Jakarta · Jumat, 18 September 2026Cari
WargaKonoha

Pangi Syarwi soal Dicopotnya Purbaya: Gaya Koboinya Tidak Cocok dengan Kebiasaan

Pengamat politik Pangi Syarwi Chaniago menyatakan bahwa pencopotan Purbaya Yudhi Sadewa dari jabatan Menteri Keuangan kemungkinan disebabkan oleh kurangnya harmonisasi dan masalah komunikasi. Dalam program Interupsi di iNews, Pangi menjelaskan bahwa Purbaya cenderung terlalu blak-blakan menyampaikan berbagai hal ke publik, sehingga sering menimbulkan polemik. Menurutnya, gaya komunikasi Purbaya tidak sesuai dengan kebiasaan yang telah ditetapkan di lingkungan Kementerian Keuangan.

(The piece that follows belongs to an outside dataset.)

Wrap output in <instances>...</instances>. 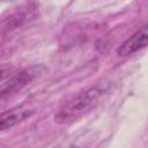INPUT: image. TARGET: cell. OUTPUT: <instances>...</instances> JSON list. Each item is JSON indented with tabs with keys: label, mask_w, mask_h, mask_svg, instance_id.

Pangi menggunakan istilah Minangkabau 'biliak ketek' dan 'biliak gadang' untuk menjelaskan perbedaan antara hal-hal yang sebaiknya disimpan dan hal-hal yang bisa disampaikan ke publik. Purbaya justru cenderung menyampaikan segala sesuatu ke publik, termasuk hal-hal yang sebaiknya tidak dilakukan. Hal ini menciptakan kebingungan dan kebisingan dalam komunikasi, baik dengan pihak Kementerian Keuangan maupun dengan publik.

Menurut Pangi, perbedaan konsep antara Purbaya sebagai Menteri Keuangan dan analisis politik lainnya juga berkontribusi pada kesulitan dalam komunikasi. Gaya 'koboi' yang ditunjukkan Purbaya dianggap tidak cocok dengan budaya dan kebiasaan yang ada di institusi tersebut, sehingga berdampak pada keputusan untuk menggantinya dengan Suahasil Nazara.